* _Selected text_
------------
A former Victoria mutual fund dealer was caught stealing from a client. (iStock photo)

A former Victoria mutual fund dealer was caught stealing from a client. (iStock photo)

B.C. mutual fund dealer stole $115K from his sick client: panel ruling

Ken David Derksen has been handed $325K in penalties

A total of $325,000 in penalties have been handed to a former Victoria mutual fund dealer who took advantage of a client who was in ill health, according to a recent Mutual Fund Dealers Association of Canada ruling.

The Oct. 25 ruling by the association’s regulatory panel wrote that between November 2016 and May 2020, Ken David Derksen, who was registered as a dealing representative with Investors Group Financial, “engaged in personal financial dealings with a client which gave rise to a conflict or potential conflict of interest that he failed to disclose to the Member or otherwise address by the exercise of responsible business judgment influenced only by the best interests of the client.”
------------
* _What to produce_
Reproduce the full article about the penalties against the former Victoria mutual fund dealer, word for word from its first line to its last.

* _Provided data_
------------
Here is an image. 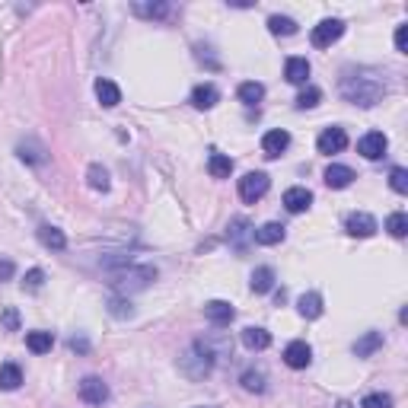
------------
* _Solution below_
A former Victoria mutual fund dealer was caught stealing from a client. (iStock photo)

A former Victoria mutual fund dealer was caught stealing from a client. (iStock photo)

B.C. mutual fund dealer stole $115K from his sick client: panel ruling

Ken David Derksen has been handed $325K in penalties

A total of $325,000 in penalties have been handed to a former Victoria mutual fund dealer who took advantage of a client who was in ill health, according to a recent Mutual Fund Dealers Association of Canada ruling.

The Oct. 25 ruling by the association’s regulatory panel wrote that between November 2016 and May 2020, Ken David Derksen, who was registered as a dealing representative with Investors Group Financial, “engaged in personal financial dealings with a client which gave rise to a conflict or potential conflict of interest that he failed to disclose to the Member or otherwise address by the exercise of responsible business judgment influenced only by the best interests of the client.”